TESTO FORNITO —
####################
4. Il diritto di ottenere una copia di cui al paragrafo 3 non deve ledere i diritti e le libertà altrui”.

La decisione della Corte

Riprendendo il testo della richiamata disposizione comunitaria, la Corte ha ribadito che, con questa, il RGPD ha inteso chiaramente attribuire al paziente il diritto di ricevere una “riproduzione fedele dei suoi dati personali, intesi in senso ampio, che siano oggetto di operazioni qualificabili come «trattamento» effettuato dal titolare di tale trattamento”.

Pertanto, la copia della cartella medica deve contenere tutti i dati personali oggetto di trattamento, non potendosi consentire un’interpretazione riduttiva che, di fatto, porterebbe a comprimere ingiustificatamente la facoltà, riconosciuta dallo stesso RGPD, di esercitare nel modo più ampio possibile tutti i suoi diritti riguardo alla liceità del trattamento eseguito dal professionista.

Questo comporta – secondo la Corte – che proprio il diritto del paziente a ricevere dal titolare del trattamento una copia dei dati personali oggetto di trattamento implica che gli sia consegnata una riproduzione fedele e intelligibile dell’insieme di questi dati.

Detto diritto presuppone altresì quello di “acquisire copia di estratti di documenti o addirittura di documenti interi o, ancora, di estratti di banche dati contenenti, tra l’altro, tali dati, se la fornitura di una siffatta copia è indispensabile per consentire all’interessato di esercitare effettivamente i diritti conferitigli da tale regolamento”.

Nel motivare il suo ragionamento, si è quindi rievocato il contenuto del considerando 63 del RGPD secondo cui: “Un interessato dovrebbe avere il diritto di accedere ai dati personali raccolti che lo riguardano e di esercitare tale diritto facilmente e a intervalli ragionevoli, per essere consapevole del trattamento e verificarne la liceità. Ciò include il diritto di accedere ai dati relativi alla salute, ad esempio le cartelle mediche contenenti informazioni quali diagnosi, risultati di esami, pareri di medici curanti o eventuali terapie o interventi praticati (…)”.
####################
COSA FARAI — Per favore, copia dal testo sulla decisione della Corte il passo che va da "Questo comporta –" fino a "di questi dati." compreso.

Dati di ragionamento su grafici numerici
####################
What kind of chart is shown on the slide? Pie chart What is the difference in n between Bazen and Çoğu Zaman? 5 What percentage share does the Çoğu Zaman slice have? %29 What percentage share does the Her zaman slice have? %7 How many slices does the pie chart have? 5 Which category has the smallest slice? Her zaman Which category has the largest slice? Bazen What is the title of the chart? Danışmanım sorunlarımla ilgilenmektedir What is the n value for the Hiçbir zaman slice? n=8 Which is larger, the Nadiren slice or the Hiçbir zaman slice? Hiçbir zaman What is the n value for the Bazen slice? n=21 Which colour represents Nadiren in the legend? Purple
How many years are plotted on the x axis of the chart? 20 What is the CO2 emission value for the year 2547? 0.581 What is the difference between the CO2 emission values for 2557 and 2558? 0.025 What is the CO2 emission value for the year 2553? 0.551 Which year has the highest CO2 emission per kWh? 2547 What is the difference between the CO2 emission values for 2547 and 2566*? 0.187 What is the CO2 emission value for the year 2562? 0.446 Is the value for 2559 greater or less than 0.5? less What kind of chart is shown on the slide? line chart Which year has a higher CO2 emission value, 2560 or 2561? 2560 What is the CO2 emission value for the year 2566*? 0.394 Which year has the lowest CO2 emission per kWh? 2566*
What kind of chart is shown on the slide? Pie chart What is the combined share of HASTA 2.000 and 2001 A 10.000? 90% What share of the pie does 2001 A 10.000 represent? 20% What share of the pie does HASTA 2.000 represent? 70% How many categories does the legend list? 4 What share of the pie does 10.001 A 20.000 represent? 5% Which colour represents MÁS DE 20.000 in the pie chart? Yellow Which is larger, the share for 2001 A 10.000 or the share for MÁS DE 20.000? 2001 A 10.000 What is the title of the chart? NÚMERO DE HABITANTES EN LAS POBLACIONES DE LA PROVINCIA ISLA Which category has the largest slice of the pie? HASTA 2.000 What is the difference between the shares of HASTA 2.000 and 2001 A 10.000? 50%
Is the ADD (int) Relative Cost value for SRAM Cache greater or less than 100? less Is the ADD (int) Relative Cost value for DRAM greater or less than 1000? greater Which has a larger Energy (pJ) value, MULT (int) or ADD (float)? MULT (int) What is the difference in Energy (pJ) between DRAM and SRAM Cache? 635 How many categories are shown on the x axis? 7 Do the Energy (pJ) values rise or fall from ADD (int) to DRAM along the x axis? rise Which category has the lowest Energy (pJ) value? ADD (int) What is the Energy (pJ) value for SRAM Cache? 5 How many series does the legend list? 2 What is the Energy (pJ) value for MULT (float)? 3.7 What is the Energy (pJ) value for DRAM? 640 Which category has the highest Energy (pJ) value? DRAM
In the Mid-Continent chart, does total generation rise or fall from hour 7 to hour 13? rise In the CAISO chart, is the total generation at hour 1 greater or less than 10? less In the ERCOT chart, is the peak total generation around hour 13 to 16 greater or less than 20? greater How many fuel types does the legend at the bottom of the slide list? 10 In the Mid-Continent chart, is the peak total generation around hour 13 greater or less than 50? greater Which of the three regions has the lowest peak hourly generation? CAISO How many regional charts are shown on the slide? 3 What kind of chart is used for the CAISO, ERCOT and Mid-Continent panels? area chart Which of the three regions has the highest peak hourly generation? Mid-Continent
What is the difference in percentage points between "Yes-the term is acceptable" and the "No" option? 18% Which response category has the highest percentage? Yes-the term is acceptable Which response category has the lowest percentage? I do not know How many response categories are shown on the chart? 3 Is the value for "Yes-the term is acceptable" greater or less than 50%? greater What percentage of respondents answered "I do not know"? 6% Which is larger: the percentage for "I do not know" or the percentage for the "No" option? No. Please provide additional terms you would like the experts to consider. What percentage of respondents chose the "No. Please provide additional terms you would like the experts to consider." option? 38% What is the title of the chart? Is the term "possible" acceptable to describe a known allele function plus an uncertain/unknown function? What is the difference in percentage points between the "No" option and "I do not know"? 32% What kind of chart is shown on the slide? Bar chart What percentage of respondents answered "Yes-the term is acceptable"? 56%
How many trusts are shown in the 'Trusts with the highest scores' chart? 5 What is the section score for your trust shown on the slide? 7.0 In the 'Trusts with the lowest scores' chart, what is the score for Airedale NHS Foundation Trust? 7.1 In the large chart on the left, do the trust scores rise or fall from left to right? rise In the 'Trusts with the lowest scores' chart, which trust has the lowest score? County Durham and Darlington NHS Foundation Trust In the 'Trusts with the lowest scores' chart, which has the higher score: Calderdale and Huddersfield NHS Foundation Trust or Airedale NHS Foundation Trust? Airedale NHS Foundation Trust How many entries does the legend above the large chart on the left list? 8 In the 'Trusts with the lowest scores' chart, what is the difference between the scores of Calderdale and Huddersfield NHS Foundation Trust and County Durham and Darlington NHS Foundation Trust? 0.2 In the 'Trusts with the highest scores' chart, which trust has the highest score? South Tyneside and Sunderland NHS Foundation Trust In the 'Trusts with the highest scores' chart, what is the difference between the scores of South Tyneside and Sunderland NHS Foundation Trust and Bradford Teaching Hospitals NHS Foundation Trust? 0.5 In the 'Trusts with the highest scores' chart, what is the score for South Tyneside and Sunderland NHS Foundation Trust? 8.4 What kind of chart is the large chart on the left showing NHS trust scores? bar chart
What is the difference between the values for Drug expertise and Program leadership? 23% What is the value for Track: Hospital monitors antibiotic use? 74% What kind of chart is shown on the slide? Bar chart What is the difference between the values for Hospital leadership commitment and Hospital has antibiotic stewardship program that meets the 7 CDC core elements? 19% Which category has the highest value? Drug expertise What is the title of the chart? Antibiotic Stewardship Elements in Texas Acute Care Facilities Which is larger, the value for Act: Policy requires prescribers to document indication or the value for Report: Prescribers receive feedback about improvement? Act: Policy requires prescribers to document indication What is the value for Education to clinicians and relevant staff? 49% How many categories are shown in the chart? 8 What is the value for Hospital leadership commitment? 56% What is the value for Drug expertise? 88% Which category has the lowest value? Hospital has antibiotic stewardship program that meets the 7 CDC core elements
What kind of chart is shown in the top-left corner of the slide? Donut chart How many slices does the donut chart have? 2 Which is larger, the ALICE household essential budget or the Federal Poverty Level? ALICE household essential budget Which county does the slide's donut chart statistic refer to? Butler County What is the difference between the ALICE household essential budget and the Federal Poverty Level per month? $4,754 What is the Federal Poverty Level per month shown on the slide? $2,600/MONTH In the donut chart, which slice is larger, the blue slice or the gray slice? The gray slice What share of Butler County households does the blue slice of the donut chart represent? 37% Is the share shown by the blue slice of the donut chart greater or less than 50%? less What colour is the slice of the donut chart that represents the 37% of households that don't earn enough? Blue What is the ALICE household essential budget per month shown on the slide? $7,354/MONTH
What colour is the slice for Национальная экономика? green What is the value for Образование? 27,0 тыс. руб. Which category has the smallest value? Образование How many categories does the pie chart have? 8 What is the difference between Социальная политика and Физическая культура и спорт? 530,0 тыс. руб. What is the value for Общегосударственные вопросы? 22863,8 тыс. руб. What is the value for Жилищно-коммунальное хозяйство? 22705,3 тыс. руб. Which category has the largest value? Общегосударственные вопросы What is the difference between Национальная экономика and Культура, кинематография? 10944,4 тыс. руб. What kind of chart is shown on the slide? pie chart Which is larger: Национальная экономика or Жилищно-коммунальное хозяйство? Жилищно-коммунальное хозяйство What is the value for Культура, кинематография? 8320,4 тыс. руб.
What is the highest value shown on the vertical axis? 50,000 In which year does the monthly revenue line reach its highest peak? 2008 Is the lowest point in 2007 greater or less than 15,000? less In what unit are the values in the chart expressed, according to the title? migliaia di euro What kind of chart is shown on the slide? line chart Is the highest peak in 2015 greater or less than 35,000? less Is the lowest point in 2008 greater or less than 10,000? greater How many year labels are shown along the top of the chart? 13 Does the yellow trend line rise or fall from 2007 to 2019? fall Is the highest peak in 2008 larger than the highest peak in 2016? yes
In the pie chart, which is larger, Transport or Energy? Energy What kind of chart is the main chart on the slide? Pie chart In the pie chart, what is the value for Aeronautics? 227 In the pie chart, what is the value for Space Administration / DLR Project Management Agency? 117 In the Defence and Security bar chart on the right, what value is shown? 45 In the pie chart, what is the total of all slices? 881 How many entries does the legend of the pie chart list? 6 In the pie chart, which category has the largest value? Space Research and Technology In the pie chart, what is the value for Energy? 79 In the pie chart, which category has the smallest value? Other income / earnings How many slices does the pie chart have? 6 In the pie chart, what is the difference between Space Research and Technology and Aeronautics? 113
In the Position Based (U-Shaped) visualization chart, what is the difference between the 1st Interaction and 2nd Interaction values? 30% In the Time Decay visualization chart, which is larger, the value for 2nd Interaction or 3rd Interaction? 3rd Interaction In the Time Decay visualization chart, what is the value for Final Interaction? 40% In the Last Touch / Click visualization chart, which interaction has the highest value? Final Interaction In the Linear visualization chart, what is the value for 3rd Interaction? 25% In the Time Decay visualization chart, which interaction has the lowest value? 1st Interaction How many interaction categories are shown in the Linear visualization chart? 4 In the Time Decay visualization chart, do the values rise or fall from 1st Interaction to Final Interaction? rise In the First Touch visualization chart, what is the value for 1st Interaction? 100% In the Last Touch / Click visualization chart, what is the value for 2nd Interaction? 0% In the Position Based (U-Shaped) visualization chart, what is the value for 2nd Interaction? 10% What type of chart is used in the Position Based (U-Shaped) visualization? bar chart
####################
SPAZIO RISPOSTA —
Questo comporta – secondo la Corte – che proprio il diritto del paziente a ricevere dal titolare del trattamento una copia dei dati personali oggetto di trattamento implica che gli sia consegnata una riproduzione fedele e intelligibile dell’insieme di questi dati.